The Offer was initially launched as a Scheme, requiring, inter alia, a majority in number / 75% by value vote in favour of the transaction. However, a major institutional shareholder, holding c.12%, reversed its voting intention shortly before the requisite shareholder meetings and then attended the meetings in person to vote against the Scheme. As a result, whilst, by number, the vote was comfortably passed, the requisite 75% value threshold for the Court Meeting was not reached, with a vote of c.68% in favour being achieved, leading to the Scheme lapsing.

Ordinarily, following a lapsed Scheme, Harwood and its bid vehicle, Jaguar, would, under the rules of the City Code on Takeovers & Mergers (the “Code”), have been prohibited from announcing a possible offer or making a renewed bid for the Company for a twelve-month period. However, given the support of the majority of shareholders by number and c.68% by value, Strand Hanson, on behalf of Harwood, and with the support of the Board of Journey, obtained a dispensation from the Takeover Panel to allow Harwood to announce a possible offer for Journey, at the same price (but to be structured as a contractual offer), on the day immediately after the lapsing date, with a firm offer announcement being released 5 business days thereafter.

Harwood, via Jaguar, proceeded to make this new offer for Journey via a voluntary contractual offer route, at the same price of 240 pence per share with a lower, 50%, acceptance condition. On launch of the Offer, Harwood’s clients’ shareholdings and irrevocable undertakings obtained represented c.40% of the Company’s issued share capital.

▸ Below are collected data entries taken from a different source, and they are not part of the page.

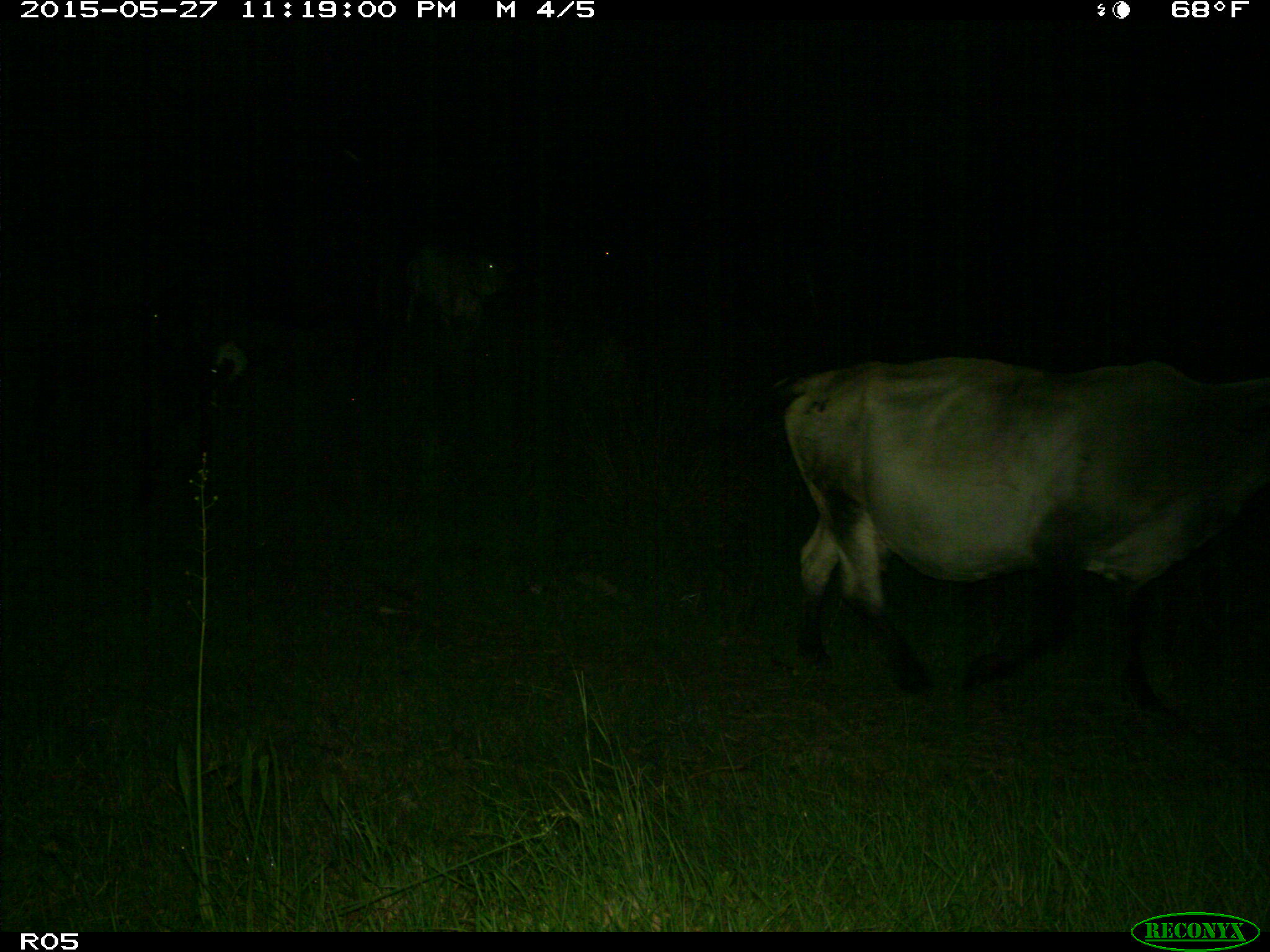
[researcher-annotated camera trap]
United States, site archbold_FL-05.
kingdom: Animalia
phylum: Chordata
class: Mammalia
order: Artiodactyla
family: Bovidae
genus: Bos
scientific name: Bos taurus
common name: domestic cow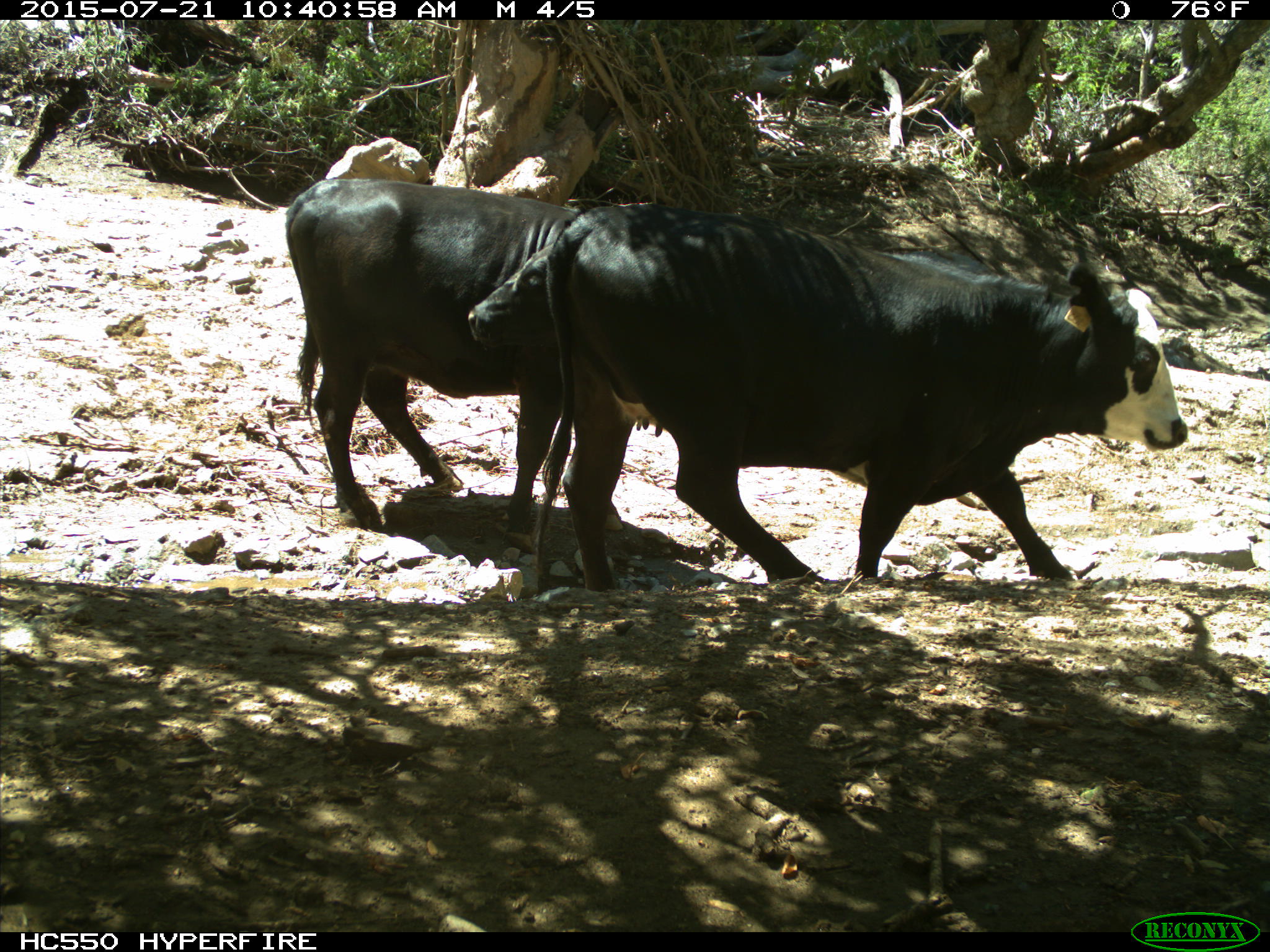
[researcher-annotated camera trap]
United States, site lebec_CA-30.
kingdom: Animalia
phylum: Chordata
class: Mammalia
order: Artiodactyla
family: Bovidae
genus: Bos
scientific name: Bos taurus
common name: domestic cow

Following launch of the Offer, Harwood became aware of a large shareholder in Journey which was a potential seller of its position.  Accordingly, to further de-risk the transaction, Strand Hanson advised Harwood on the market purchase of this further 13.1% of Journey’s issued share capital, at the offer price of 240 pence per share, which involved Harwood triggering a mandatory offer under Rule 9 of the Code (the “Rule 9 Offer”).

This required a further change to the structure of the transaction to become a Rule 9 Offeror rather than a voluntary offer under Rule 10 of the Code, as a result of Harwood’s clients’ shareholdings exceeding 30% and, including irrevocable undertakings, Harwood controlling shares representing c.54% of the Company’s issued share capital.  The following day, Harwood purchased a further c.5% of Journey’s share capital, bringing its clients’ shareholdings to 48% (59% including irrevocables).

As a result, the Rule 9 Offer went wholly unconditional a week later on 16 November 2016, with the dissident major shareholder, who had voted down the Scheme, ultimately accepting the Rule 9 Offer to avoid being left with an unlisted minority position in the Company.

In light of the unexpected rejection of the initial Scheme, Strand Hanson was delighted to have been able to restructure the transaction by swiftly agreeing with the Takeover Panel that the particular case facts justified the relevant derogation being granted, thereby allowing the successful consummation of this transaction for Harwood, at the same offer price as originally proposed under the Scheme.

Following successful completion of the Offer, Strand Hanson also advised on the disposal of Journey’s Products Division to Galileo Group for an undisclosed amount.